Illustration: Shoshana Gordon/Axios
America is inching toward its next debt ceiling fight, with House Speaker Kevin McCarthy (R-Calif.) yesterday laying out part of his strategy in a speech at the New York Stock Exchange.
The big picture: On the surface, this is nothing new. Republicans for over a decade have used the debt ceiling as leverage to cut future spending.
Why it matters: But monetary and political conditions in 2023 are much different than they have been during past debt ceiling battles, as could be the consequences of a 2011-style downgrade.
- In 2011 the Federal Reserve was in an era of quantitative easing, giving confidence to sovereign noteholders that there would be a buyer for their Treasuries, even if downgraded.
- In 2023 the Fed is in the midst of quantitative tightening. That means a downgrade could cause much more severe ripples through the capital markets and economy. One private equity executive recently told me it's the thing that scares him much more than a second-half recession.

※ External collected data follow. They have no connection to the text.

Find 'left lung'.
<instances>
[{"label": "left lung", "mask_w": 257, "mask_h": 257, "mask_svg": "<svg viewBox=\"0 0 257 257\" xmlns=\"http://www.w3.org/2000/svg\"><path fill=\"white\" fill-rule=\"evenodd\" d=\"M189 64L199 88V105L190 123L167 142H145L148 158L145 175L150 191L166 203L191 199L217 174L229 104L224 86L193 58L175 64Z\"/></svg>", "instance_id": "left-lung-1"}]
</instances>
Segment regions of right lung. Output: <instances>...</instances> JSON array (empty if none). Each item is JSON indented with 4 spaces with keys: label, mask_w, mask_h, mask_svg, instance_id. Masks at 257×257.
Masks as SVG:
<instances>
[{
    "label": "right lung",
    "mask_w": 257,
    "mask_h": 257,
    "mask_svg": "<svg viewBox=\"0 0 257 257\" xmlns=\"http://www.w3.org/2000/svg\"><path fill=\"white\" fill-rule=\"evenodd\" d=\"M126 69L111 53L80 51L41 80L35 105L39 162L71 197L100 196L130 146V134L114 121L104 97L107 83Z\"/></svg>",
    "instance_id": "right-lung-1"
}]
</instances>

- Politically, McCarthy has a much narrower majority than did John Boehner in 2011. That is likely to limit his ability to negotiate with the White House (assuming, of course, that the WH moves off its current stance of "clean" debt ceiling increase or nothing).
- McCarthy is pledging a debt ceiling vote in the House within weeks, although we're still waiting on specifics. His conference is meeting to hammer that out as I type.
Reminder: Raising the debt ceiling, or not, is about servicing debts already incurred by past spending. In other words, America paying its bills.
- We also don't yet know exactly when the Treasury Department's "extraordinary measures" run their course.
Behind the scenes: Wall Street obviously wants a deal that avoids downgrades or default, but so far is sitting on the sidelines.
- McCarthy's appearance at the NYSE was part of a GOP effort to get financiers to put pressure on the White House. Likewise, there's been Democratic pressure in the other direction.
- "This is the stupidest debate in the world because obviously we need to raise the debt ceiling," says a private equity executive who mostly donates to Republicans. "But I don't think it's helpful yet for people like me to get involved."
The bottom line: Most economic calamities are unavoidable, or at least take us by surprise. The debt ceiling is an exception to that rule.